Diverse le cure, invece, per l’incontinenza da sforzo: secondo quanto riferito dal professor Siracusano, in assenza di evidenti prolassi e quando il problema non è costituito da un’insufficienza sfinterica, si procede al trattamento riabilitativo del piano perineale che consiste in un rinforzo dei muscoli dell’area pelvica, quelli cioè che sostengono gli organi interni. Il trattamento consiste nel compimento di alcuni esercizi fisici, o in alternativa nell’impiego di elettrostimolazioni effettuate a carico del piano perineale.

In caso di un prolasso modesto, invece, oggi la medicina permette di usufruire di una chirurgia vaginale mininvasiva che, grazie all’impiego di recenti tecniche con mini sling applicate con la tecnica del T.O.T. (Trans Obturator Tape) o mediante l’utilizzo del T.V.T. (Tension free Vaginal Tape), consente l’ottenimento di una rapida guarigione dal problema con una dimissione dall’ospedale del paziente il giorno successivo all’intervento stesso.

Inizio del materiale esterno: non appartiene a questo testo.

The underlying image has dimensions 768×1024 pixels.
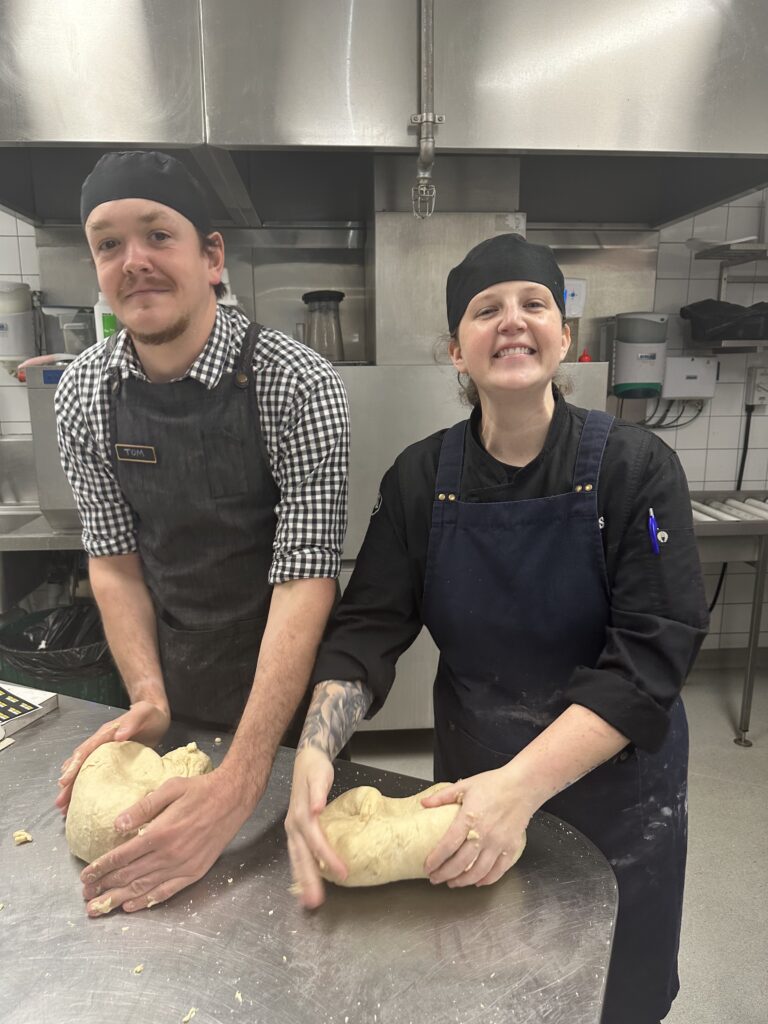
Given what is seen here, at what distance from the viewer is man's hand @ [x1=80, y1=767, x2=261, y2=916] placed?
2.46 feet

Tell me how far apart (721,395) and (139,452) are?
254cm

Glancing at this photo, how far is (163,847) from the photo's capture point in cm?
76

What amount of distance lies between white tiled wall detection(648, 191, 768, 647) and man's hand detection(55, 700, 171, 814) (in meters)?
2.46

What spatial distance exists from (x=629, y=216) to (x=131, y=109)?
6.18 feet

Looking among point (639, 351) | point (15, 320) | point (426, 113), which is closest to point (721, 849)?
point (639, 351)

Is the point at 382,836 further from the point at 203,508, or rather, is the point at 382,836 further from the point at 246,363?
the point at 246,363

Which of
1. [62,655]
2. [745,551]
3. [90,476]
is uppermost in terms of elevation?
[90,476]

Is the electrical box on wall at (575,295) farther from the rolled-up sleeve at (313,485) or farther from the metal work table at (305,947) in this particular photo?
Result: the metal work table at (305,947)

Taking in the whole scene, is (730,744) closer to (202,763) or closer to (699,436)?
(699,436)

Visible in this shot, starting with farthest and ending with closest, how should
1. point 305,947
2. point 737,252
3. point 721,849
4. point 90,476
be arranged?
point 737,252, point 721,849, point 90,476, point 305,947

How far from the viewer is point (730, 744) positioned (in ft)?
8.03

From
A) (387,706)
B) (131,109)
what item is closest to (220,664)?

Diverso, invece, è l’atteggiamento terapeutico quando ci si trova di fronte ad un’incontinenza da insufficienza sfinterica: in questi casi diviene indicato l’uso di sostanze volumizzanti che, iniettate per via endoscopica nell’uretra sfinterica, consentono di recuperare la funzione occludente dello sfintere stesso a riposo.

Recentemente, infine, è stato immesso nel mercato un nuovo farmaco (Duloxetina) che consente una riduzione, se non la guarigione, dell’incontinenza urinaria grazie ad un aumento del tono muscolare del piano perineale. Questo è un farmaco, già disponibile in Italia, che va assunto con cautela e solo dietro stretta prescrizione specialistica.

Uomini

L’uomo per sua conformazione anatomica non è predisposto all’incontinenza urinaria e quindi la patologia è esclusivamente di tipo iatrogeno, ovvero provocata dall’atto chirurgico. Più frequentemente l’incontinenza maschile può insorgere in seguito alla prostatectomia radicale, che si effettua per la presenza di un tumore a livello della ghiandola prostatica con la conseguente asportazione della stessa. In questi casi l’incontinenza, che può essere da sforzo o da urgenza, varia tra il 3% e il 15% con una riduzione della stessa al sesto mese dall’intervento sino ad una percentuale del 3% ad un anno dall’intervento stesso.

Come si cura?

Secondo quanto riferito dal professor Siracusano, l’incontinenza maschile si cura mediante l’impiego della riabilitazione perineale oppure, quando quest’ultima non risulta efficace, mediante l’uso di sostanze volumizzanti che vengono iniettate all’interno dell’uretra sfinterica per via endoscopica (un’operazione fortunatamente non dolorosa); oppure, in ultima analisi, mediante l’utilizzazione dello sfintere artificiale.